▶ **Instructions for the task**
In the text on R-squared, what does the treatment in the disease example do to the survival rate?

▶ **Text excerpt**
I was just reading an old post and came across this example which I’d like to share with you again:

Here’s a story of R-squared = 1%. Consider a 0/1 outcome with about half the people in each category. For.example, half the people with some disease die in a year and half live. Now suppose there’s a treatment that increases survival rate from 50% to 60%. The unexplained sd is 0.5 and the explained sd is 0.05, hence R-squared is 0.01.

some classic elaborations (of a point that 30 some yrs later still evades the comprehension of far too many econometricians…):

Abelson, R.P. A Variance Explanation Paradox: When a Little is a Lot. Psychological Bulletin 97, 129-133 (1985).

Rosenthal, R. & Rubin, D.B. A Note on Percent Variance Explained as A Measure of the Importance of Effects. J. Applied Social Psychol. 9, 395-396 (1979).

Both among my favourite papers. The Abelson paper also links nicely to the Dickens and Flynn model of the Flynn effect (another of Andrew’s recurring topics ISTR). Rosenthal uses the Salk vaccine trial in a later example for a real world example that is even more extreme (R^2 less than 0.1% and an effect of huge practical importance).

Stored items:
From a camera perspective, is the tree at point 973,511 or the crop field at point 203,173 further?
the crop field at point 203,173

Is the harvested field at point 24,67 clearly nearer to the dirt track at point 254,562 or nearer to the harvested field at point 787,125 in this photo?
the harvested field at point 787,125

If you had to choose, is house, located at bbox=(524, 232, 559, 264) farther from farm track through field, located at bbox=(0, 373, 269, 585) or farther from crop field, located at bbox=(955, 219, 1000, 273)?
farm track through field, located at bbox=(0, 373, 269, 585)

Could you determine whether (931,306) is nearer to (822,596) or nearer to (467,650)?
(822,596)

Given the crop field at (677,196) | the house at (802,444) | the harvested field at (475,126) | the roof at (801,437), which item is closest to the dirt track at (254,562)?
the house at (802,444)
--
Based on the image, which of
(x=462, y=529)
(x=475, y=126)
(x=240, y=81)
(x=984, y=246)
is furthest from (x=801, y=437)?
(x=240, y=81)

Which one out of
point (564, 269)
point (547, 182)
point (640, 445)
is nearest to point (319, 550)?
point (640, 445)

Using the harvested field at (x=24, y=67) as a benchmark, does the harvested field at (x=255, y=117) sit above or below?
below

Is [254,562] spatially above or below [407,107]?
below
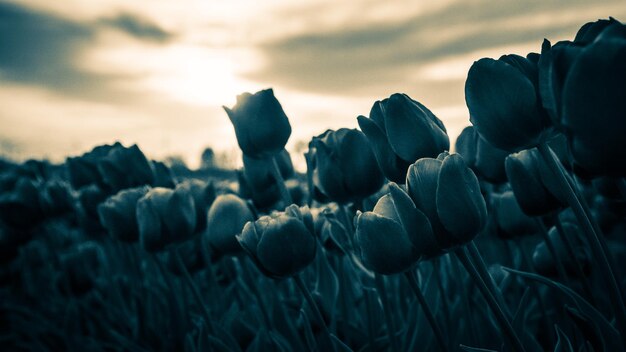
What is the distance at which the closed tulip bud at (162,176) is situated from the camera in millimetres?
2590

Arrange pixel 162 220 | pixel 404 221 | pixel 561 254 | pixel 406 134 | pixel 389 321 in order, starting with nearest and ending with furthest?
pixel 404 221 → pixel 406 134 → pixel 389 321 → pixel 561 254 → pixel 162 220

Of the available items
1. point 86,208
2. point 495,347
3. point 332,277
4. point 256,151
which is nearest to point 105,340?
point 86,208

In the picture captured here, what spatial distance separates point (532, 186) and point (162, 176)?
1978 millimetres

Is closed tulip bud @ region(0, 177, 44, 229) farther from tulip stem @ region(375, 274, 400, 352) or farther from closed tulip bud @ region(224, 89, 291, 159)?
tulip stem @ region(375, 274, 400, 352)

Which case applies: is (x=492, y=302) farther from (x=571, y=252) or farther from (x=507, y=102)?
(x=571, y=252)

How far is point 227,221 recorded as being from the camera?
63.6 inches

▶ **Answer to this exercise**
It increases the survival rate from 50% to 60%.